*To do*
Restate the entries below verbatim.

*Information provided*
────
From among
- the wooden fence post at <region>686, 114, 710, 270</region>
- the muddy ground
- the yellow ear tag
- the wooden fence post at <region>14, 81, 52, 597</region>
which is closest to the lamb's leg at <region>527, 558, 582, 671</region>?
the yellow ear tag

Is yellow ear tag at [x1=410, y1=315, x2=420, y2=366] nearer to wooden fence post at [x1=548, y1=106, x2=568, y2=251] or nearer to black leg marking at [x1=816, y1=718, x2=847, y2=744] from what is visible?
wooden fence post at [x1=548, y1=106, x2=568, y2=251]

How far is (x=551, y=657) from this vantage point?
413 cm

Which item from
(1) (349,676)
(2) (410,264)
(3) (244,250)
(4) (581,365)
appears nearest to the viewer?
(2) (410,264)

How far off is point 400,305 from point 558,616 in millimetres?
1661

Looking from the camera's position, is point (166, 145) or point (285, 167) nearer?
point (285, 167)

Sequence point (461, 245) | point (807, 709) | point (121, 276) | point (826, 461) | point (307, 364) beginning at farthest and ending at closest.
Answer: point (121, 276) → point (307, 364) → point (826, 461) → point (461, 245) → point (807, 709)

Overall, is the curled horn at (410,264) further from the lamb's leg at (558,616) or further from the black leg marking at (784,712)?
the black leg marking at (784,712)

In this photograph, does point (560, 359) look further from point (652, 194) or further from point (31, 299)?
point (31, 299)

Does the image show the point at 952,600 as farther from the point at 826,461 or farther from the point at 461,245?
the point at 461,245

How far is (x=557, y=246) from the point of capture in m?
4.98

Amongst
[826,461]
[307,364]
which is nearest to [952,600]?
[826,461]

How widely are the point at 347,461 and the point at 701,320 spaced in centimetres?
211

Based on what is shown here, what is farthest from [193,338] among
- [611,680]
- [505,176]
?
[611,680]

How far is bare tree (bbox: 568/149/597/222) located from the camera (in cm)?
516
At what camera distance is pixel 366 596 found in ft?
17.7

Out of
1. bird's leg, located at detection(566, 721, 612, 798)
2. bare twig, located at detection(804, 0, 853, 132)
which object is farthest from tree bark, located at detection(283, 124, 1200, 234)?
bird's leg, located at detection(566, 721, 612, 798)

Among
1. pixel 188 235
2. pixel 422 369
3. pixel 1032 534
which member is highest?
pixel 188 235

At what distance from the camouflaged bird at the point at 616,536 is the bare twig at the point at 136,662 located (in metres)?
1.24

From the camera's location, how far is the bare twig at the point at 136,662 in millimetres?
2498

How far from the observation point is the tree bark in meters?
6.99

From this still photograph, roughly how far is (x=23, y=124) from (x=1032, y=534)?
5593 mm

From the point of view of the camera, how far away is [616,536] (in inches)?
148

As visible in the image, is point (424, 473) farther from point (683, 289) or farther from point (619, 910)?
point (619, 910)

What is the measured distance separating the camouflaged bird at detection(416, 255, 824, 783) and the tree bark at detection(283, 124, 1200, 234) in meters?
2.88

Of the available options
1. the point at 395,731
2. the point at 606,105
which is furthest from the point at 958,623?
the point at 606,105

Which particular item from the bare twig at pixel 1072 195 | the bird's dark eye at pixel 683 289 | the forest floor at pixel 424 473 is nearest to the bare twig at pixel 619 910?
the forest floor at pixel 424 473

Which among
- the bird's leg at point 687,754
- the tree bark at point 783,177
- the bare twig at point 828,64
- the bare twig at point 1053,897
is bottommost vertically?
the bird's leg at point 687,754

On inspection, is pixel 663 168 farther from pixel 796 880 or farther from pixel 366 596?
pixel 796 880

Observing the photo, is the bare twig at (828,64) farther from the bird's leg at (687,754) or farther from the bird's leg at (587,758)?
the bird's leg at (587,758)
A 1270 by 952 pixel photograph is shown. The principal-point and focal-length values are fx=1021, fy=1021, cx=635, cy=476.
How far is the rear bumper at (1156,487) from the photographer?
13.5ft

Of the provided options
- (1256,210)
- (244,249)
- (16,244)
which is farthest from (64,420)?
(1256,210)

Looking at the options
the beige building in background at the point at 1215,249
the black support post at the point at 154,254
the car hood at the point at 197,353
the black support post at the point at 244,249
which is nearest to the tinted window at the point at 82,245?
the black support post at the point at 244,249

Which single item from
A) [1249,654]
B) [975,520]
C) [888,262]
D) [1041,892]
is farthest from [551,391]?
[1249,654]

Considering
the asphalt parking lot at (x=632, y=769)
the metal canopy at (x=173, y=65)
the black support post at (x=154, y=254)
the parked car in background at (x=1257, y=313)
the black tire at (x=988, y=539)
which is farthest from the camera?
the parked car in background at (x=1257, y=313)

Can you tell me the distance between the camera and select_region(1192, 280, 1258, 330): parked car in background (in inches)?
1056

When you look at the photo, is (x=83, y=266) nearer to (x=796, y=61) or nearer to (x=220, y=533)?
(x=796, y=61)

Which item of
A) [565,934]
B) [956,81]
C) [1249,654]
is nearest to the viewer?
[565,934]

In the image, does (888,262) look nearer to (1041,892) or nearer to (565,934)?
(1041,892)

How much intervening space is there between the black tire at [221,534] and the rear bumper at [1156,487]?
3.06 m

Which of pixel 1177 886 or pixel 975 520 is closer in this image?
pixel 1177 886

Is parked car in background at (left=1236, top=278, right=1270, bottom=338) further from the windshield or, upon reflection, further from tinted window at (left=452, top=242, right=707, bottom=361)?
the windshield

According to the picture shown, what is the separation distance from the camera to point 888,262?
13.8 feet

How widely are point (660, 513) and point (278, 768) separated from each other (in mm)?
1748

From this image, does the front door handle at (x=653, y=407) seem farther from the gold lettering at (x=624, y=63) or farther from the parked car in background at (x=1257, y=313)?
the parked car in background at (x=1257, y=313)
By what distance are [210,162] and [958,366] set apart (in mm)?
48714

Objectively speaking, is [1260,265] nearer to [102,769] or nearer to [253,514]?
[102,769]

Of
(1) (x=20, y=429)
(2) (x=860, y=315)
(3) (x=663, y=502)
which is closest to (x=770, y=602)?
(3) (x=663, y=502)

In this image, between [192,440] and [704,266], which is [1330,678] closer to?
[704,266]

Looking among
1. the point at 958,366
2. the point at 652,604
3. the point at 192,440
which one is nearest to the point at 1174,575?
────
*Response for this exercise*
From among
- the wooden fence post at <region>686, 114, 710, 270</region>
- the muddy ground
- the yellow ear tag
- the wooden fence post at <region>14, 81, 52, 597</region>
which is closest to the lamb's leg at <region>527, 558, 582, 671</region>?
the yellow ear tag

Is yellow ear tag at [x1=410, y1=315, x2=420, y2=366] nearer to wooden fence post at [x1=548, y1=106, x2=568, y2=251] or nearer to black leg marking at [x1=816, y1=718, x2=847, y2=744] from what is visible?
wooden fence post at [x1=548, y1=106, x2=568, y2=251]

How far is (x=551, y=657) from this vantage point?
413 cm

Which item from
(1) (349,676)
(2) (410,264)
(3) (244,250)
(4) (581,365)
appears nearest to the viewer?
(2) (410,264)

How far off is point 400,305 from point 558,616 in millimetres?
1661

Looking from the camera's position, is point (166, 145) or point (285, 167) nearer?
point (285, 167)

Sequence point (461, 245) | point (807, 709) | point (121, 276) | point (826, 461) | point (307, 364) beginning at farthest and ending at closest.
Answer: point (121, 276) → point (307, 364) → point (826, 461) → point (461, 245) → point (807, 709)

Overall, is the curled horn at (410,264) further from the lamb's leg at (558,616) or further from the black leg marking at (784,712)?
the black leg marking at (784,712)

In this photograph, does point (560, 359) look further from point (652, 194) or further from point (31, 299)?
point (31, 299)

Does the image show the point at 952,600 as farther from the point at 826,461 or farther from the point at 461,245?
the point at 461,245

How far is (x=557, y=246) from the point of capture in m?
4.98

Amongst
[826,461]
[307,364]
which is nearest to [952,600]?
[826,461]

How widely are the point at 347,461 and the point at 701,320 spaced in centimetres?
211

Based on what is shown here, what is farthest from [193,338] among
- [611,680]
- [505,176]
?
[611,680]

How far is bare tree (bbox: 568/149/597/222) located from the camera (in cm)?
516
At what camera distance is pixel 366 596 found in ft?
17.7

Out of
1. bird's leg, located at detection(566, 721, 612, 798)
2. bare twig, located at detection(804, 0, 853, 132)
which object is farthest from tree bark, located at detection(283, 124, 1200, 234)?
bird's leg, located at detection(566, 721, 612, 798)

Among
1. pixel 188 235
2. pixel 422 369
3. pixel 1032 534
which member is highest?
pixel 188 235

At what distance from the camouflaged bird at the point at 616,536 is the bare twig at the point at 136,662 located (in metres)?
1.24

From the camera's location, how far is the bare twig at the point at 136,662 in millimetres?
2498

How far from the observation point is the tree bark in meters?
6.99

From this still photograph, roughly how far is (x=23, y=124) from (x=1032, y=534)?
5593 mm

From the point of view of the camera, how far away is [616,536] (in inches)?
148

As visible in the image, is point (424, 473) farther from point (683, 289) or farther from point (619, 910)?
point (619, 910)

What is the measured distance separating the camouflaged bird at detection(416, 255, 824, 783) and the tree bark at detection(283, 124, 1200, 234) in meters?
2.88

Of the available options
1. the point at 395,731
2. the point at 606,105
which is furthest from the point at 958,623?
the point at 606,105

Which particular item from the bare twig at pixel 1072 195 | the bird's dark eye at pixel 683 289 | the forest floor at pixel 424 473 is nearest to the bare twig at pixel 619 910?
the forest floor at pixel 424 473

Which among
- the bird's leg at point 687,754
- the tree bark at point 783,177
- the bare twig at point 828,64
- the bare twig at point 1053,897
is bottommost vertically?
the bird's leg at point 687,754

On inspection, is pixel 663 168 farther from pixel 796 880 or farther from pixel 366 596?
pixel 796 880

Observing the photo, is the bare twig at (828,64) farther from the bird's leg at (687,754) or farther from the bird's leg at (587,758)?
the bird's leg at (587,758)
A 1270 by 952 pixel photograph is shown. The principal-point and focal-length values are fx=1021, fy=1021, cx=635, cy=476.
How far is the rear bumper at (1156,487) from the photographer?
13.5ft

Of the provided options
- (1256,210)
- (244,249)
- (16,244)
which is farthest from (64,420)?
(1256,210)

Looking at the options
the beige building in background at the point at 1215,249
the black support post at the point at 154,254
the car hood at the point at 197,353
the black support post at the point at 244,249
which is nearest to the tinted window at the point at 82,245?
the black support post at the point at 244,249

Which single item from
A) [1249,654]
B) [975,520]
C) [888,262]
D) [1041,892]
is farthest from [551,391]?
[1249,654]

Considering
the asphalt parking lot at (x=632, y=769)
the metal canopy at (x=173, y=65)
the black support post at (x=154, y=254)
the parked car in background at (x=1257, y=313)
the black tire at (x=988, y=539)
which is farthest from the camera?
the parked car in background at (x=1257, y=313)

Can you tell me the distance between the camera and select_region(1192, 280, 1258, 330): parked car in background (in inches)?
1056

When you look at the photo, is (x=83, y=266) nearer to (x=796, y=61) or nearer to (x=220, y=533)?
(x=796, y=61)

Which item of
A) [565,934]
B) [956,81]
C) [1249,654]
is nearest to the viewer?
[565,934]

In the image, does (888,262) look nearer to (1041,892) or nearer to (565,934)?
(1041,892)

How much intervening space is there between the black tire at [221,534] and the rear bumper at [1156,487]?
3.06 m

Which of pixel 1177 886 or pixel 975 520 is closer in this image?
pixel 1177 886

Is parked car in background at (left=1236, top=278, right=1270, bottom=338) further from the windshield or, upon reflection, further from tinted window at (left=452, top=242, right=707, bottom=361)?
the windshield

According to the picture shown, what is the separation distance from the camera to point 888,262?
13.8 feet

How widely are point (660, 513) and point (278, 768) separated from each other (in mm)?
1748

From this image, does the front door handle at (x=653, y=407) seem farther from the gold lettering at (x=624, y=63) or farther from the parked car in background at (x=1257, y=313)?
the parked car in background at (x=1257, y=313)
By what distance are [210,162] and [958,366] set apart (in mm)?
48714

Objectively speaking, is [1260,265] nearer to [102,769] or nearer to [253,514]?
[102,769]

Of
(1) (x=20, y=429)
(2) (x=860, y=315)
(3) (x=663, y=502)
which is closest to (x=770, y=602)?
(3) (x=663, y=502)

In this image, between [192,440] and [704,266], which is [1330,678] closer to?
[704,266]

Looking among
1. the point at 958,366
2. the point at 652,604
3. the point at 192,440
which one is nearest to the point at 1174,575?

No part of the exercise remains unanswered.